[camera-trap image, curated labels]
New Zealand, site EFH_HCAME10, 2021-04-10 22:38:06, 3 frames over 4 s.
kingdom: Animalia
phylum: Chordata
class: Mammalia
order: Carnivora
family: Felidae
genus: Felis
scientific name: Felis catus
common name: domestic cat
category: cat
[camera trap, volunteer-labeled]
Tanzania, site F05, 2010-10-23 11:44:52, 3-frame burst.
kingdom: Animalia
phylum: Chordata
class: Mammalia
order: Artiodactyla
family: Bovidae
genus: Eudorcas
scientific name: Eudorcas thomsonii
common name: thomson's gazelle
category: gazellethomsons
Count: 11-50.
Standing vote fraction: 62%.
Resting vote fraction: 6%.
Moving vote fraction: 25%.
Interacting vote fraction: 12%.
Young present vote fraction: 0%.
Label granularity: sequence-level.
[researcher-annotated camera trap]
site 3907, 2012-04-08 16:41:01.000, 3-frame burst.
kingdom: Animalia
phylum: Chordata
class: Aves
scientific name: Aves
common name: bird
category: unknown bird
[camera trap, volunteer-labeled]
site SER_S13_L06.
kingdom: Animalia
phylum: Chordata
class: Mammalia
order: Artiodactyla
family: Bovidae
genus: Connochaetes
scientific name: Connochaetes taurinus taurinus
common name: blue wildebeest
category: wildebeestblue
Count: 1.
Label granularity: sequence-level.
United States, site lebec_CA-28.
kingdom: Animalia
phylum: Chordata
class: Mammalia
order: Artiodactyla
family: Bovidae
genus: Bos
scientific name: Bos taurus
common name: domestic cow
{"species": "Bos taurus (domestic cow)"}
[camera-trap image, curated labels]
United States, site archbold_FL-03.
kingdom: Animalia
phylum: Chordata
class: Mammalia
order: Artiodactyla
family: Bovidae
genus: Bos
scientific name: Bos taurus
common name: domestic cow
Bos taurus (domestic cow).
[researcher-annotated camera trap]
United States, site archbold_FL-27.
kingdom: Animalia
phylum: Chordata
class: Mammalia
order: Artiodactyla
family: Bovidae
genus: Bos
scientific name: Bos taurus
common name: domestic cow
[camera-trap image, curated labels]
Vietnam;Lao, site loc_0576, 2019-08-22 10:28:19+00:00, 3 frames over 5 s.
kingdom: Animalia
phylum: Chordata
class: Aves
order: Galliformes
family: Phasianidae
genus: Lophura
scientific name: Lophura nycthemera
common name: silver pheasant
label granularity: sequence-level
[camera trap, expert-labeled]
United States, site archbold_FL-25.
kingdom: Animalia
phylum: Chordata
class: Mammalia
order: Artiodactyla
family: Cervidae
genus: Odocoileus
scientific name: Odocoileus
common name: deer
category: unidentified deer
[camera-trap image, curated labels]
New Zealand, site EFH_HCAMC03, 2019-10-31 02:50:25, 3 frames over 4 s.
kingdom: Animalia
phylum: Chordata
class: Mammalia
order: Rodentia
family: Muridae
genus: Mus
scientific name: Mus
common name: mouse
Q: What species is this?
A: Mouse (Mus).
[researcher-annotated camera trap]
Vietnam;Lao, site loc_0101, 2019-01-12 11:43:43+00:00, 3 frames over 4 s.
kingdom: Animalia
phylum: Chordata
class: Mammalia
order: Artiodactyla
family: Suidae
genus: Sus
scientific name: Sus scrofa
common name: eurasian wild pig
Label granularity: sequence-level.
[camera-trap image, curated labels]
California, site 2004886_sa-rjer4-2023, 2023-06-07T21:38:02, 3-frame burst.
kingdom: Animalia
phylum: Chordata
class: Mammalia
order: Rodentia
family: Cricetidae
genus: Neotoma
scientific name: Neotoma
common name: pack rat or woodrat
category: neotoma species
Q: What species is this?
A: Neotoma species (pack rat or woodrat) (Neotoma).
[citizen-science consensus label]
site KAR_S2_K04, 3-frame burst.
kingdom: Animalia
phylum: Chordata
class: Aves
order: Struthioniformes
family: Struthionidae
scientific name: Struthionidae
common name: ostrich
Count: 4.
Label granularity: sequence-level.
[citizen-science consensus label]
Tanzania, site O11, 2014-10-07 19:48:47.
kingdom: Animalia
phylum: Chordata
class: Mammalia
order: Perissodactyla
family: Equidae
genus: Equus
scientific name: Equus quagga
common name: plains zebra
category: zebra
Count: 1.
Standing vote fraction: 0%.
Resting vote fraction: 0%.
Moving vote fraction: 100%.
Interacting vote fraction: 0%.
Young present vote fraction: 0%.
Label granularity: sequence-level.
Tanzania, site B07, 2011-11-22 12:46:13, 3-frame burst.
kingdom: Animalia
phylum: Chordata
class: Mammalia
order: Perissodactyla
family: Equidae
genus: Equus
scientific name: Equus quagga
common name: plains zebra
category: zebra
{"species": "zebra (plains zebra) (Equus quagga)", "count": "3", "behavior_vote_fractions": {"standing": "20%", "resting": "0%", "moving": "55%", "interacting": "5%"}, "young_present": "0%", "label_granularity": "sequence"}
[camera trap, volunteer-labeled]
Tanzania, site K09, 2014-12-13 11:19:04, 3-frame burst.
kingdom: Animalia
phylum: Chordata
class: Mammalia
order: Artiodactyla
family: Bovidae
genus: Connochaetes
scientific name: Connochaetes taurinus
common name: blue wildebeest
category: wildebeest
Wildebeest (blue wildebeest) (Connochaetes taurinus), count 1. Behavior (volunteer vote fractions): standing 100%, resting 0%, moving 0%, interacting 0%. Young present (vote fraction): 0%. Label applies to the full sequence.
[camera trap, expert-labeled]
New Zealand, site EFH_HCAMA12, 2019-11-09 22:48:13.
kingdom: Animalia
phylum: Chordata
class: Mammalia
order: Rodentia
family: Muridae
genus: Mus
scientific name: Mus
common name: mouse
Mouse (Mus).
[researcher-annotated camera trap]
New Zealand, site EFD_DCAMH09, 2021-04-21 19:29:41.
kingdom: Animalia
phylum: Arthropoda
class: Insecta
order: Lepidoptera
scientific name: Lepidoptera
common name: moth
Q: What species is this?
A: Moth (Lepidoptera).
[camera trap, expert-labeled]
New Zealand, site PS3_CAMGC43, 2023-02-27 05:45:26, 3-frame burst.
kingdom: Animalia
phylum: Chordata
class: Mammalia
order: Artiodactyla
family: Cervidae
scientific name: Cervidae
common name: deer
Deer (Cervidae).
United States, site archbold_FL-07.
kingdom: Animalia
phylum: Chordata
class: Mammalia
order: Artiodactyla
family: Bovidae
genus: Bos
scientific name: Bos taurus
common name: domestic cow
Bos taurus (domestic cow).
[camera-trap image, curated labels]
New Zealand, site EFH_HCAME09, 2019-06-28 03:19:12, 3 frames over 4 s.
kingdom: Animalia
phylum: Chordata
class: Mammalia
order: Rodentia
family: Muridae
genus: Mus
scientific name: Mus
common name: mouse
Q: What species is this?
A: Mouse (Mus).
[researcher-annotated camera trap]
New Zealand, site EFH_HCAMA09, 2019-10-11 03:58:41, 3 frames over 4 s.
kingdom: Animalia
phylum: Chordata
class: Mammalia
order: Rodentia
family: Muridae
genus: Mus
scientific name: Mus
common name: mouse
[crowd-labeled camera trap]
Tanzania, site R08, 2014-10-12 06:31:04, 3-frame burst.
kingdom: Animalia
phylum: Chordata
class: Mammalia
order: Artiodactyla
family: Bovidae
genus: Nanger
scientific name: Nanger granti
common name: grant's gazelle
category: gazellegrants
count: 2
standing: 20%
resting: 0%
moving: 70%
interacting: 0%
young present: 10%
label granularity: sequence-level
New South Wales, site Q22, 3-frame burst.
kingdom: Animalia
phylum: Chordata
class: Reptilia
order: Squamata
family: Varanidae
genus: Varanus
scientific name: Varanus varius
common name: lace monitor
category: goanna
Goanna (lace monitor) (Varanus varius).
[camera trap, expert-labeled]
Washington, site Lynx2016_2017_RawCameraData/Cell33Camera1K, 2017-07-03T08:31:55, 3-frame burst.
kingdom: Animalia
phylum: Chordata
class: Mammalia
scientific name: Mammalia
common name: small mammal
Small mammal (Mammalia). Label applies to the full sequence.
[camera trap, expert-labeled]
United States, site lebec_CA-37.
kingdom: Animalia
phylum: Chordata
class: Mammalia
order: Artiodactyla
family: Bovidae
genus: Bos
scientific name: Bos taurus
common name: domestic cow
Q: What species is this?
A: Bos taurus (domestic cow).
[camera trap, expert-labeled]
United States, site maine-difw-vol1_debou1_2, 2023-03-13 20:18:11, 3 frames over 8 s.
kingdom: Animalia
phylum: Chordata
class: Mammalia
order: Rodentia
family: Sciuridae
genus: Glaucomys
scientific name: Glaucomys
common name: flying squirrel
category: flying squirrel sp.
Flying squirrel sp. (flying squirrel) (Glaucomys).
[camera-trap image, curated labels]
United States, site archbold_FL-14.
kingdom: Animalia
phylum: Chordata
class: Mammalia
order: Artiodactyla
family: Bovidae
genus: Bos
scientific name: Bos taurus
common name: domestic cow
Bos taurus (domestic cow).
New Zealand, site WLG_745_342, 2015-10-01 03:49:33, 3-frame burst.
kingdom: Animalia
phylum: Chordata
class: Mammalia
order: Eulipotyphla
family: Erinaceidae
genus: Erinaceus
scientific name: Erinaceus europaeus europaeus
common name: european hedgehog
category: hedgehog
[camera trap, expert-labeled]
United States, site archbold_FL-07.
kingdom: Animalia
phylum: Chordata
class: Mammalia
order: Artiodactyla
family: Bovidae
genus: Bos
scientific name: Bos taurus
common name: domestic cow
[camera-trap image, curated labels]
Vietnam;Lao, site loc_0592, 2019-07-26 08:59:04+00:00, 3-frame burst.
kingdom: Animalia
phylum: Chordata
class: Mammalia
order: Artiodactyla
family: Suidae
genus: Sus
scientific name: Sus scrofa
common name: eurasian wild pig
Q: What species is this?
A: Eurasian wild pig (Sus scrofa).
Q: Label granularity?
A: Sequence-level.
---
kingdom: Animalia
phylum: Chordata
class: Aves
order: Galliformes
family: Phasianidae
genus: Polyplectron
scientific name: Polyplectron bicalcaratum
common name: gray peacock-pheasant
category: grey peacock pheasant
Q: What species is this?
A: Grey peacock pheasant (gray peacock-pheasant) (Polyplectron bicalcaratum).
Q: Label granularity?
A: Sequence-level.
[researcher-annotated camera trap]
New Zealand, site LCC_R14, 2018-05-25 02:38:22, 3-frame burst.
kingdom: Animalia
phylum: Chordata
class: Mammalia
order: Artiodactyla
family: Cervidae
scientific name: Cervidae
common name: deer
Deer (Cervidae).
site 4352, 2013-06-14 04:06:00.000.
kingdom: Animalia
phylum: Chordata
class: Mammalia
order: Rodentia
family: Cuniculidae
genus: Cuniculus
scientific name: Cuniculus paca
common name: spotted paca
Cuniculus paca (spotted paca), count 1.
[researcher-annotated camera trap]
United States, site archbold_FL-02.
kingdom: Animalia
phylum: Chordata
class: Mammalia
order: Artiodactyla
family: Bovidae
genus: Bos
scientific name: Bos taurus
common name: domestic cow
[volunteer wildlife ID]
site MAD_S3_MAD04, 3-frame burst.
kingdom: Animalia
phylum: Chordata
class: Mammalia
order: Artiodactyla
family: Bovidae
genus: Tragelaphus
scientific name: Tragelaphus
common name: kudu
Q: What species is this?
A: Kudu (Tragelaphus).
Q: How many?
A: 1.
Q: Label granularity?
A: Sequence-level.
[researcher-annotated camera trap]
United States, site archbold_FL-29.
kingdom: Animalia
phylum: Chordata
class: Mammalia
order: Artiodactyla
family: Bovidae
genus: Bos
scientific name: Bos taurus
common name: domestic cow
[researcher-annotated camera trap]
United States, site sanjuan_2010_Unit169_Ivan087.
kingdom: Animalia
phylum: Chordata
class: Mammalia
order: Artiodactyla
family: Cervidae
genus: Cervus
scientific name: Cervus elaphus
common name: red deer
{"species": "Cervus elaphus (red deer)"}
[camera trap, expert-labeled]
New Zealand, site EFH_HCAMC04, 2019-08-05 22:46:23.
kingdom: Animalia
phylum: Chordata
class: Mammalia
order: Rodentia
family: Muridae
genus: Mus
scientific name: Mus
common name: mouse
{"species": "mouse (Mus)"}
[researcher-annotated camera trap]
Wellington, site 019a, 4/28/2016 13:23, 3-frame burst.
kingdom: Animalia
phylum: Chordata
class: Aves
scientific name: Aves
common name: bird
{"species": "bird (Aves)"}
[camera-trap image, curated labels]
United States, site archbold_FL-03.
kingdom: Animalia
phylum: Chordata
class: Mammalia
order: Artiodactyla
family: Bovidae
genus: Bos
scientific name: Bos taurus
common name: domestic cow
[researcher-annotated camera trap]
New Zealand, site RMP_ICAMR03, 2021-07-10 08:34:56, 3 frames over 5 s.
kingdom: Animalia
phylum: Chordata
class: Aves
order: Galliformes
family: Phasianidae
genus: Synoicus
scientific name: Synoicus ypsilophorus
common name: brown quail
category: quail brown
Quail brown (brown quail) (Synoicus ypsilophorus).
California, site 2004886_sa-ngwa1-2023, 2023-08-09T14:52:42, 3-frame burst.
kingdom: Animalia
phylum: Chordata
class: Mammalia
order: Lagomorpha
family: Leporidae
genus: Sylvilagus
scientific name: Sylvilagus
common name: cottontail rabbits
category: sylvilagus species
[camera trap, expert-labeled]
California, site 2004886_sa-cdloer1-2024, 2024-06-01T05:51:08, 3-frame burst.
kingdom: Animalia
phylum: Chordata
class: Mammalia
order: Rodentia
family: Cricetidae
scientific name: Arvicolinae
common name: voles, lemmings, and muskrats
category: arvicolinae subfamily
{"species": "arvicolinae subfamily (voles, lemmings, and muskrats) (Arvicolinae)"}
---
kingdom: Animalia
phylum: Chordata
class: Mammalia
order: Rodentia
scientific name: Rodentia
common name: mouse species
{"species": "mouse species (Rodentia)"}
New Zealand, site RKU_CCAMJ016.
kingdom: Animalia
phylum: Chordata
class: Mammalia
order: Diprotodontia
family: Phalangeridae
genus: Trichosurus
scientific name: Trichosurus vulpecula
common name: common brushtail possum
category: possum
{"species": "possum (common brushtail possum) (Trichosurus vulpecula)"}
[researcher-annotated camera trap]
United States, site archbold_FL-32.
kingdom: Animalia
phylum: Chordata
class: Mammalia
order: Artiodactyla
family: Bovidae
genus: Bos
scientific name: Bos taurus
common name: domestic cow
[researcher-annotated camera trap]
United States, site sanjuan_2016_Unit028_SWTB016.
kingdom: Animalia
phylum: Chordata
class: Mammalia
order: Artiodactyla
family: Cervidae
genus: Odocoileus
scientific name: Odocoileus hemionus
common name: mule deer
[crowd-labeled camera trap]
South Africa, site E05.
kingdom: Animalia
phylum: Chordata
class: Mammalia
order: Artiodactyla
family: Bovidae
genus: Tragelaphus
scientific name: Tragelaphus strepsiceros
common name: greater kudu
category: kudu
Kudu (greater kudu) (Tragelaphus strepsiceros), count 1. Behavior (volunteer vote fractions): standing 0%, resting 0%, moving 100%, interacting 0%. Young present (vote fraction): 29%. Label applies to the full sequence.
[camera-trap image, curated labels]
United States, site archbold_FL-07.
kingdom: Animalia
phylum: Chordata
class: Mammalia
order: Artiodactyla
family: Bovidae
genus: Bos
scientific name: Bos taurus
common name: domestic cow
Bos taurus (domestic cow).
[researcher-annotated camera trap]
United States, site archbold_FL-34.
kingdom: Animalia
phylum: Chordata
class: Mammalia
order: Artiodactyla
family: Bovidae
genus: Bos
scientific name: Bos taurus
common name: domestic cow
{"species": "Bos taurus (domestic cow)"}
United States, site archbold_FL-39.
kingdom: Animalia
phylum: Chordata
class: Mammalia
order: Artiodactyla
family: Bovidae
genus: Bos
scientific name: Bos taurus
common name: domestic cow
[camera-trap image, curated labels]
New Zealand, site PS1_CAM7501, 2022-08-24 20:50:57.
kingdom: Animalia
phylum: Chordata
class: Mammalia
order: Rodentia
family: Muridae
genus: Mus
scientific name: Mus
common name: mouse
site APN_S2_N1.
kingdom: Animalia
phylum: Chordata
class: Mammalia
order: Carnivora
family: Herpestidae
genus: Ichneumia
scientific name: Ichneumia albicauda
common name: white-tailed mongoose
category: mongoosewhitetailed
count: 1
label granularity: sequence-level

•••••

=== Task brief ===
Reply with the lines from the first line of the entries through the line that contains "site 3907, 2012-04-08", repeated exactly with both ends kept, and with nothing else.

=== Answer ===
[camera-trap image, curated labels]
New Zealand, site EFH_HCAME10, 2021-04-10 22:38:06, 3 frames over 4 s.
kingdom: Animalia
phylum: Chordata
class: Mammalia
order: Carnivora
family: Felidae
genus: Felis
scientific name: Felis catus
common name: domestic cat
category: cat
[camera trap, volunteer-labeled]
Tanzania, site F05, 2010-10-23 11:44:52, 3-frame burst.
kingdom: Animalia
phylum: Chordata
class: Mammalia
order: Artiodactyla
family: Bovidae
genus: Eudorcas
scientific name: Eudorcas thomsonii
common name: thomson's gazelle
category: gazellethomsons
Count: 11-50.
Standing vote fraction: 62%.
Resting vote fraction: 6%.
Moving vote fraction: 25%.
Interacting vote fraction: 12%.
Young present vote fraction: 0%.
Label granularity: sequence-level.
[researcher-annotated camera trap]
site 3907, 2012-04-08 16:41:01.000, 3-frame burst.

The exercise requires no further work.